Three Areas Where the Federal Government Can Assist Cities

I am visiting the White House tomorrow with a group of city officials from across the U.S. to discuss some matters that are pertinent to the quality of our places in the country. I am hopeful that the visit will be fruitful and that we will get past some of the “rhetoric of the day” and engage in a dialogue about what is really important to the future of our cities.

I am particularly interested in three items that appear on the agenda and are sure to be covered during the day long briefing.
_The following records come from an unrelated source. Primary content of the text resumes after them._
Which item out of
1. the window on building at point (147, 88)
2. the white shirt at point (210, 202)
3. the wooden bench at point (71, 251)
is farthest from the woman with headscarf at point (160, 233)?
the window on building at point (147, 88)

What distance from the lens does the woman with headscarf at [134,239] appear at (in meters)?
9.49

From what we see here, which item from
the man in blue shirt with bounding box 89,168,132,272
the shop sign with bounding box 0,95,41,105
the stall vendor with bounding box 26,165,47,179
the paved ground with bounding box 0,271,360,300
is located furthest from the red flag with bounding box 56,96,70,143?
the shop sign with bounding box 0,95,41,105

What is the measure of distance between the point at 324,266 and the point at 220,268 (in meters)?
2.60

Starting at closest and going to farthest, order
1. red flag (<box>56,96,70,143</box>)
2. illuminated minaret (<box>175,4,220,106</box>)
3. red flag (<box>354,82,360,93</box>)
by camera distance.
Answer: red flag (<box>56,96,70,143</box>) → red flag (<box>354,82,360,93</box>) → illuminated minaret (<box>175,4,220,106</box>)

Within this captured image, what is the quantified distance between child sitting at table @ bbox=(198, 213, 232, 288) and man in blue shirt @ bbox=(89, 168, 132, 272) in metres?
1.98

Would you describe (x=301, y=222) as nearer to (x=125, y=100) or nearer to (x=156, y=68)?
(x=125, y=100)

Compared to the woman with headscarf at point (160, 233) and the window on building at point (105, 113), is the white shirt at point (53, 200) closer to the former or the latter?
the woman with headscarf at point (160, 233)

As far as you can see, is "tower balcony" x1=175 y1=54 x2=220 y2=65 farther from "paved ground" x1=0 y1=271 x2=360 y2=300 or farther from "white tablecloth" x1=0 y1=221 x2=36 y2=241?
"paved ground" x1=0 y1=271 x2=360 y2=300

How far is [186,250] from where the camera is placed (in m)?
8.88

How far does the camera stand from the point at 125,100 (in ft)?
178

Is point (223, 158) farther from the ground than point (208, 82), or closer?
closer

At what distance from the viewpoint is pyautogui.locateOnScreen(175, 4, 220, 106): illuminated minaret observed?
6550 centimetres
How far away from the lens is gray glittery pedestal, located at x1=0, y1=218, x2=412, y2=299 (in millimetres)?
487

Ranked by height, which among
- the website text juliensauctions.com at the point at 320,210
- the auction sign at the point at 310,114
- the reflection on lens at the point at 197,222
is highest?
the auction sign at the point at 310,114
  1. Infrastructure.  The U.S. in general has an infrastructure that is coming eerily close to making us uncompetitive versus other developed and emerging nations. In cities, the problem is magnified. The federal government, and to a similar degree the states, have shunned infrastructure spending in recent decades making the product both outdated and poorly maintained. Advancements in infrastructure (transportation, water and sewer, broadband deployment, higher education, etc) are needed to advance innovation and create new opportunities for growth.
  2. Transportation. A division of infrastructure but important enough on its own, transportation systems in U.S. cities are in dire need of funding and innovation. Big cities especially face problems when transportation systems are not modernized. I believe that federal involvement in transportation is one of the key leverage points that the President and Congress have in creating jobs and driving the economy. I was in Chicago a few weeks back and heard the President’s former Chief of Staff Rahm Emanuel, now Mayor of Chicago, say this about government’s role in creating jobs, “I don’t create jobs, I create the environment where jobs can grow.” I agree with the mayor, and transportation improvements have much to do with creating that positive environment.
  3. Immigration. Some people think that because immigration issues are constantly in the news that we are actually having an immigration debate in this country. They would be wrong. We are not. Our national discussion is focused almost entirely on the border issue between Mexico and its border states with a dose of homeland security thrown in for good measure. Meanwhile, we have multi-national corporations leaving the U.S. because our laws make it too difficult to bring talented immigrants to work in their companies and our largest cities, long a landing place for immigrants, are losing population and becoming less competitive without an influx of innovation that immigrant populations usually bring with them. We need to enact appropriate legislation that allows for the U.S. to fully engage in the global economy. The Mexico issue is important and homeland security is essential, but we need reforms that allow this country to remain the principle destination for talented people from around the world.

Failing any progress on the preceding items, I hope to get a picture with the President because my six-year-old still thinks (with a shout out to Ron Burgundy) that “I’m a pretty big deal.” I figure that even with a picture with President Obama that I’ve only got a few years left before he figures out otherwise, so I am going to savor the time until then.